+++ Excerto
CONGO III: Patrice Lumumba e a morte do prémio Nobel da Paz Dag Hammarskjöld

Oito meses após a morte de Patrice Lumumba a 17 de Janeiro de 1961, o secretário das Nações Unidas Dag Hammarskjöld morre num acidente de avião a 18 de Setembro. O acidente que acontece num trajecto entre o Congo e a Zâmbia levou à morte deste general sueco e de mais 15 passageiros e tripulantes. Conor O'Brien representante das Nações Unidas no Congo na altura declarou que ninguém a residir em Kinshasa acreditava na versão de acidente. O primeiro-ministro do Congo na altura -Cyrille Adoula - era da mesma opinião. Ele havia se encontrado com o secretário-geral Dag Hammarskjöld horas antes do "acidente" e em declarações ao Montreal Gazette de 1961 referiu:

"Quão ignóbil é este assassinato, não o primeiro deste tipo perpetrado pelos poderes endinheirados. O Sr. Hammarskjöld foi vítima de certos círculos financeiros para os quais uma vida humana não é igual a um grama de cobre ou urânio."

Destroços do avião de Dag Hammarskjöld numa floresta junto a Ndola.


Esta suspeita foi alicerçada logo no dia após o acidente pelo Presidente Truman que referiu ao New York Times que Hammarskjöld  “estava prestes a descobrir algo quando foi morto. Notem que referi quando ele foi morto". Suspeitava-se que Hammarskjöld ao lutar pela paz no Congo após a morte do Primeiro- Ministro Patrice Lumumba entrou em rota de colisão com os patrocinadores da independência da província de Katanga do Congo Belga. Não esqueçamos que 
Hammarskjöld   foi o criador da força militar das Nações Unidas - UNEF - com o objectivo de estabelecer a paz em zonas de conflito.
++++++
+++ Dados fornecidos
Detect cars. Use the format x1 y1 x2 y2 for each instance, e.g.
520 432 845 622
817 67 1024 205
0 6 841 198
++++++
+++ Dados fornecidos
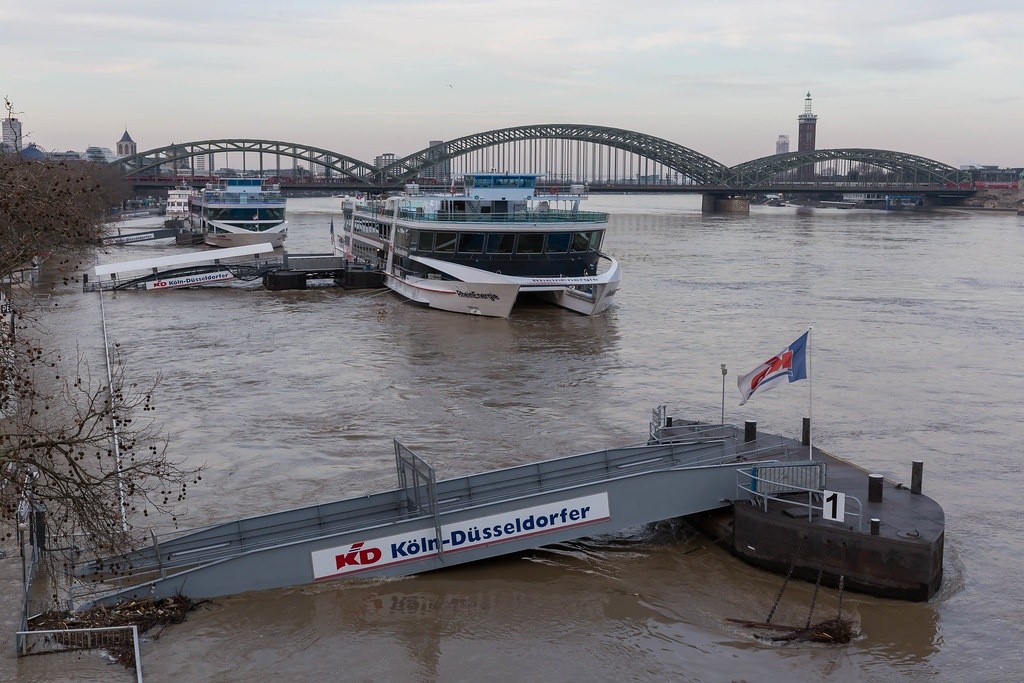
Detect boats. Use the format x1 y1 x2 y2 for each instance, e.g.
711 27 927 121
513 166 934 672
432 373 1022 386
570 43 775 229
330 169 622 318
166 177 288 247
++++++
+++ Dados fornecidos
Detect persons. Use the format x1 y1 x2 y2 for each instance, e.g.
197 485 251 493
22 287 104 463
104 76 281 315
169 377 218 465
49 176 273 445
++++++
Tarefas
1. Diga se cada afirmação está de acordo com o excerto, respondendo sim ou não e citando à letra as palavras do excerto que decidem. (a) O acidente de avião matou, além de Hammarskjöld, mais 15 pessoas entre passageiros e tripulantes. (b) Cyrille Adoula acreditava na versão de acidente. (c) Truman falou ao New York Times uma semana depois do acidente.
2. Copie do excerto tudo o que vai desde "Destroços do avião" até "zonas de conflito.".

Respostas finais
1.
(a) Sim: "e de mais 15 passageiros e tripulantes".
(b) Não: "ninguém a residir em Kinshasa acreditava na versão de acidente" e "era da mesma opinião".
(c) Não: "logo no dia após o acidente".

2.
Destroços do avião de Dag Hammarskjöld numa floresta junto a Ndola.


Esta suspeita foi alicerçada logo no dia após o acidente pelo Presidente Truman que referiu ao New York Times que Hammarskjöld  “estava prestes a descobrir algo quando foi morto. Notem que referi quando ele foi morto". Suspeitava-se que Hammarskjöld ao lutar pela paz no Congo após a morte do Primeiro- Ministro Patrice Lumumba entrou em rota de colisão com os patrocinadores da independência da província de Katanga do Congo Belga. Não esqueçamos que 
Hammarskjöld   foi o criador da força militar das Nações Unidas - UNEF - com o objectivo de estabelecer a paz em zonas de conflito.